Farmer Focus: Old spud surplus welcome after late start

Well it has finally happened: the spring work has commenced. We are at least three weeks behind, if not a bit more on some jobs.

Only time will tell what the effect of the delayed start will be on eventual yields.

I am carrying a surplus of potatoes over and above what I thought I was likely to need to meet my processing contracts, taking into account our usual lifting start date.

See also: 3 fungicide strategies to fight resistant potato blight

I was resigned to having to sell the surplus at some very low money, but my thoughts have changed recently as I no longer expect to lift the usual tonnage at the end of June.

I could well be glad of some old crop to pad things out for a week or two.

Fewer bunches sold

Daffodil flower season is now behind us, and what a strange one it was. At one point in my career, when I was employed by a major producer and marketer, he used to tell me that every season was different.

I had thought that by now I had seen all the possible combinations, but yet again it has been different.

It can be summed up as: fewer bunches sold but at a higher price, a difficult labour situation and weather frustrations.

We picked considerably fewer bunches from our earlier varieties, but the later ones were about normal.

I can only put this down to a weather factor at some point in their physiological development. The snow and extended cold spells didn’t help either.

The noticeable difference in recent times has been that as more and more of the crop is contracted into the multiples the less the price moves in times of shortage.
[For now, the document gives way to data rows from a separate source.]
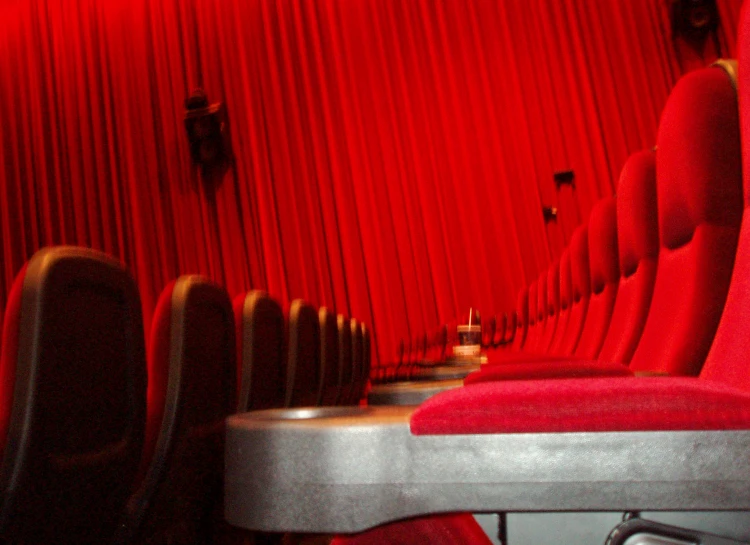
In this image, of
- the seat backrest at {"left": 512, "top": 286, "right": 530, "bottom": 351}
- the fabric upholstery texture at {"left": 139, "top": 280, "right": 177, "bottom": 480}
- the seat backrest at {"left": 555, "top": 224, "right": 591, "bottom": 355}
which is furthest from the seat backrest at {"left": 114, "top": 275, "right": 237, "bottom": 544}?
the seat backrest at {"left": 512, "top": 286, "right": 530, "bottom": 351}

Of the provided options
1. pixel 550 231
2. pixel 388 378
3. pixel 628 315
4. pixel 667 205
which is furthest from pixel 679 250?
pixel 550 231

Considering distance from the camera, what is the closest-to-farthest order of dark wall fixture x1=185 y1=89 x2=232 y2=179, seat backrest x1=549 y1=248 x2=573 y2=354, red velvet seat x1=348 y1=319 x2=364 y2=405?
1. seat backrest x1=549 y1=248 x2=573 y2=354
2. red velvet seat x1=348 y1=319 x2=364 y2=405
3. dark wall fixture x1=185 y1=89 x2=232 y2=179

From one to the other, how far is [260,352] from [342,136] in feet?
7.16

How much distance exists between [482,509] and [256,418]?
0.27 ft

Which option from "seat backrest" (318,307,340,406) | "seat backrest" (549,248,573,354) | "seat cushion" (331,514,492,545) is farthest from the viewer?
"seat backrest" (549,248,573,354)

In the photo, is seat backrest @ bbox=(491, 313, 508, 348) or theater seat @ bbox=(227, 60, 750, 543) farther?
seat backrest @ bbox=(491, 313, 508, 348)

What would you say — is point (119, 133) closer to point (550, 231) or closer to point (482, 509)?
point (550, 231)

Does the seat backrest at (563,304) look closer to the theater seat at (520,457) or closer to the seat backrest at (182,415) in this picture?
the seat backrest at (182,415)

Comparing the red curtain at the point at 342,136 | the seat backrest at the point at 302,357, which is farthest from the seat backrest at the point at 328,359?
the red curtain at the point at 342,136

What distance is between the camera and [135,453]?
18.9 inches

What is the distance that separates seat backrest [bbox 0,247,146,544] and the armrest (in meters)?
0.22

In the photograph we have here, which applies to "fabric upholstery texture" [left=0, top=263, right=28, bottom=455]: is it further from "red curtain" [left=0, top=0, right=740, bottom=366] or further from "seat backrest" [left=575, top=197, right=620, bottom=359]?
"red curtain" [left=0, top=0, right=740, bottom=366]

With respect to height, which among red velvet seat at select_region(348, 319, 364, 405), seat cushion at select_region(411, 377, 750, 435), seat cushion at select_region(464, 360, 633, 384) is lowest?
red velvet seat at select_region(348, 319, 364, 405)

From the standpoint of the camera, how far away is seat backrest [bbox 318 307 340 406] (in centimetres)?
113
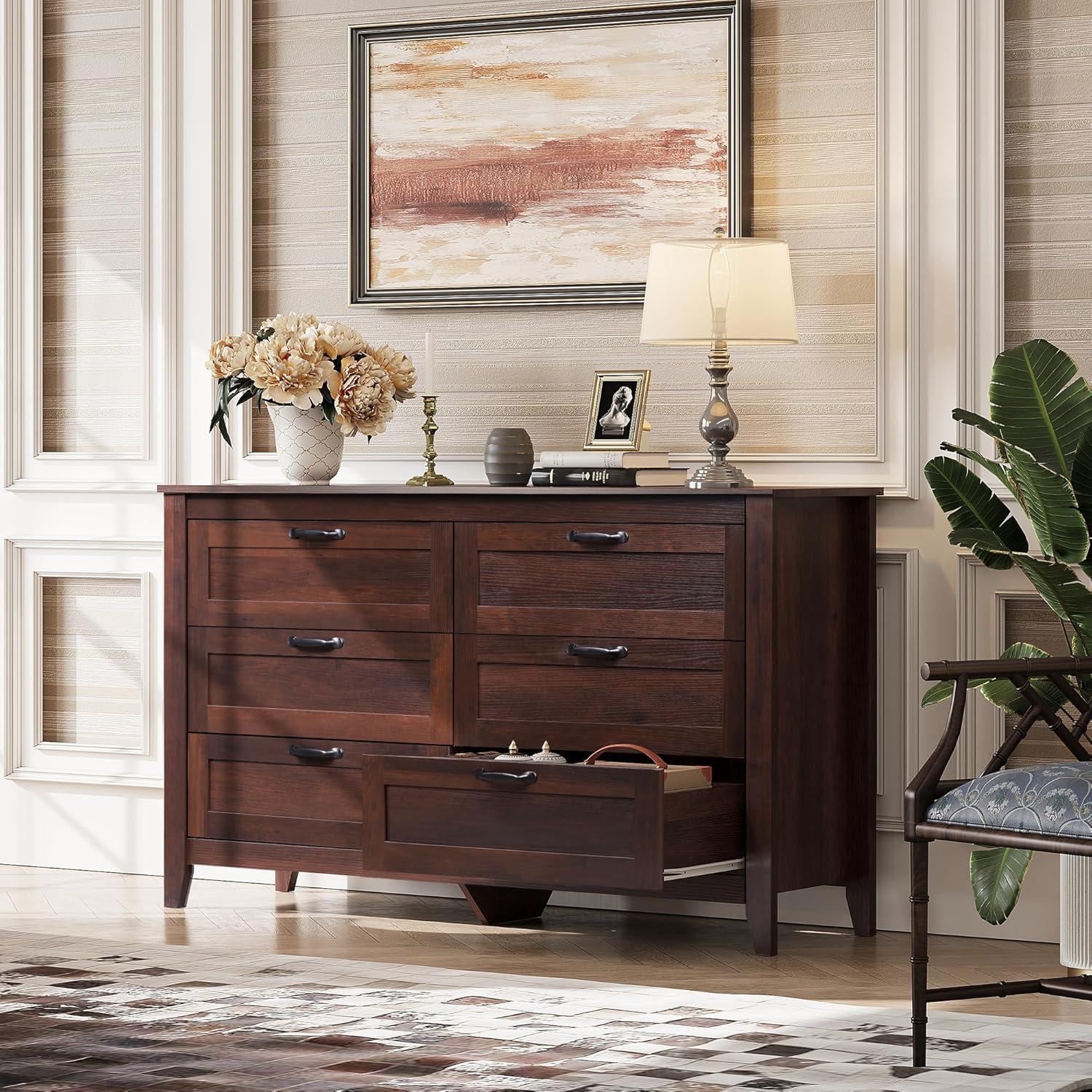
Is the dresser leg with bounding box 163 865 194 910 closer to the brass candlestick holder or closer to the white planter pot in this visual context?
the brass candlestick holder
Now I am not complaining about that as, in the majority of years, I am pretty glad that the security is there.

Nowadays, we rarely have to stop picking because of oversupply and lack of markets, but it does have an effect in a year like we have just seen.

It comes as a difficult concept in an industry where supply and demand has predominated, but it is crucial to look after your regular purchasers as there is always another day.


Jeremy Oatey manages 1,200ha of arable land near Plymouth in Cornwall and is 2013 Farmers Weekly Arable Farmer of the Year. Cropping includes wheat, barley, OSR, oats, beans, potatoes, onions, swedes and daffodils.